Enhancing the Titanic Data
In Part I, we saw that the model could not be used if the input required to train the model is missing. We have to go back and address this issue before moving forward with the training set, since if there is missing data in the test set then the training set will likely to have the same problem. Our goal in Part II is to “impute” or make estimates based on other information provided, after we identify the missing data.
The Clean Data component can filter “unclean” data with missing values or inconsistent data types. It can also apply default values. First, we would like to identify the problems with the unclean data. The report tells us that only 183 out of 891 records are “clean”. The Cabin and Age data appear to be missing in most cases.
We have established that Cabin is correlated to PClass (passenger class); cabins on decks A-C are first class, D-F are second class, and all others are third class. Having access to cabin information doesn’t provide any other relationship other than the class, which is found for all passengers. As such, we can ignore this attribute and the issues it might lead to. On the other hand, we have already seen that Age might be a good indicator for survival rates, so how can we resolve this?
Predicting Passenger Age
There are various strategies that we might use to estimate Age, if it is not known:
- Use the overall average of passenger age
- Use the average of passenger age by sex
- Use the average age based on other classifications (e.g., class, title)
Using a basic average passenger age is easy enough, and a fair approximation. Dividing the known ages by gender reveals that the average age of the male passengers is 3 years older than the females. What else can we do? We can look at average age by sex and class.
We are building an increasingly accurate “model” of age, based on other attributes.
Extracting the Passenger Title
Is there more information we could use to get a better prediction of age?

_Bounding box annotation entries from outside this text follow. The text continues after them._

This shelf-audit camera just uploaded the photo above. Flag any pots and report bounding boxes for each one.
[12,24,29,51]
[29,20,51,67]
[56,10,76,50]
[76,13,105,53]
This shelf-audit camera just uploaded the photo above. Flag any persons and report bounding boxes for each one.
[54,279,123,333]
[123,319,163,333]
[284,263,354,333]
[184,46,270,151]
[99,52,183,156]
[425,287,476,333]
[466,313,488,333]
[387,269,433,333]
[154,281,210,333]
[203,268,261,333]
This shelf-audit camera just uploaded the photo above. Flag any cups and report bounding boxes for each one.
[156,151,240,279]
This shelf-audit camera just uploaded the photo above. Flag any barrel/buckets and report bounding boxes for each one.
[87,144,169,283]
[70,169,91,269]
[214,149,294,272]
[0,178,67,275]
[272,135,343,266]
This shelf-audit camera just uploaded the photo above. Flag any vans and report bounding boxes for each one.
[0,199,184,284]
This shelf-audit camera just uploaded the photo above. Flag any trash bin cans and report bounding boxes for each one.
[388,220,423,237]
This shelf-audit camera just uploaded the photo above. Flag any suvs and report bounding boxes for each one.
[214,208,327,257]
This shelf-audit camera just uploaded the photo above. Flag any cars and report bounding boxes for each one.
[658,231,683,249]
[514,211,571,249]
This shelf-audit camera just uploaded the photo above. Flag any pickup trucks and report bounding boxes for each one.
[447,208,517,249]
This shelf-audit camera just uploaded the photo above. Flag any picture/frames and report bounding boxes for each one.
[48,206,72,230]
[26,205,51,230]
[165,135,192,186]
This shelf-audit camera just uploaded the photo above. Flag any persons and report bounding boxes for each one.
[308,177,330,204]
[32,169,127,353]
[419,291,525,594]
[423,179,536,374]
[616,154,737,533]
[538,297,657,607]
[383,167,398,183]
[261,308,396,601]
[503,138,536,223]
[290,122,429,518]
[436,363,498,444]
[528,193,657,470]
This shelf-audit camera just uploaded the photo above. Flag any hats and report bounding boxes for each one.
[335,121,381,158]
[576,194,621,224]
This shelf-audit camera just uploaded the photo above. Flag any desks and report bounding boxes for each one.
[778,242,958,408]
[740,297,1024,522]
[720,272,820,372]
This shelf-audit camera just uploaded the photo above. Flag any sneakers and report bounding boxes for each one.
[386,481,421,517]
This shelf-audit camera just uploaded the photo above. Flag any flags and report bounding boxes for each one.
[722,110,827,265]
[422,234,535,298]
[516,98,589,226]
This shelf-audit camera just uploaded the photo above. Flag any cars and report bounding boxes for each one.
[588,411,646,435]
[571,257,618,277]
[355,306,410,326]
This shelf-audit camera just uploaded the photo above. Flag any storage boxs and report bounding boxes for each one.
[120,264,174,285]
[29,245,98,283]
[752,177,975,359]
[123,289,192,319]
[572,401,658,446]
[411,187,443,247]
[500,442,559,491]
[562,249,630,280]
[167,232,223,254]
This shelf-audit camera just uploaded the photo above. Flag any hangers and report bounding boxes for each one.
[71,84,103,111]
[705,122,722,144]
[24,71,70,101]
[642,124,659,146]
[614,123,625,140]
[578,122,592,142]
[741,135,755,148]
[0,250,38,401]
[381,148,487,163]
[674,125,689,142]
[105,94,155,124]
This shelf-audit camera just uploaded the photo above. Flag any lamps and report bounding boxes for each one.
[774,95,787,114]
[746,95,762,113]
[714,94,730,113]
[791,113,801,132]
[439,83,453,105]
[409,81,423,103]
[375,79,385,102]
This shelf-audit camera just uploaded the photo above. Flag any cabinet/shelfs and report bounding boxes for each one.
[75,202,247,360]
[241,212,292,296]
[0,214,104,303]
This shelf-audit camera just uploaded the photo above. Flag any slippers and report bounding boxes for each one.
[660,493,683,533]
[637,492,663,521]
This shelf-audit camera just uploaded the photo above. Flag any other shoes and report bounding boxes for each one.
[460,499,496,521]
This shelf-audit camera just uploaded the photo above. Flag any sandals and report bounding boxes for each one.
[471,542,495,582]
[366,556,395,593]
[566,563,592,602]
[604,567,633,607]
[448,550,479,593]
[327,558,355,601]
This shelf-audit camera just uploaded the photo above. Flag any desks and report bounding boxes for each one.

The Name attribute includes a title (e.g., Mr., Mrs.) and in some cases, the titles can indicate age. For instance, younger male passengers are called “Master”, while younger female passengers are called “Miss”. This may not be as useful, since unmarried women would be referred to as Miss at any age, but it can still help the model. How do we use this?
The title is found in the Name and is always followed by a full stop, a fact that we can use to extract the title.
PilotScript has useful regular expression functions which allow us to create the Title attribute using the extracted pattern from the Name attribute. In this case, it would be any word characters that are followed by a full stop.
A breakdown of the average ages by Sex and Title shows that we can be a little more precise in estimating ages, even though the age data is missing in the test set.
Using Average Age Lookup File
Given that we have seen Title and Pclass are indicators of age, we would like to create a lookup file so that when the passenger’s age is missing, we can insert an estimated value.
First, we can average Age based on Sex, Title and Pclass. Next, we can tidy up our attributes. Sex, Title and Pclass are required for us to add our estimated age data to the data lacking Age; therefore, we need those three attributes. We also have our age estimate, but it’s called Age_Mean and we would prefer it to be called Age. We can do this in a single step.
Finally, we can write out our lookup file to our personal data folder for later (age_lookup.txt).
We now want to use this data to update the training set to fill in missing age values. First, we need to calculate the Title again. Then, we have to separate records which lack Age from those which have the Age.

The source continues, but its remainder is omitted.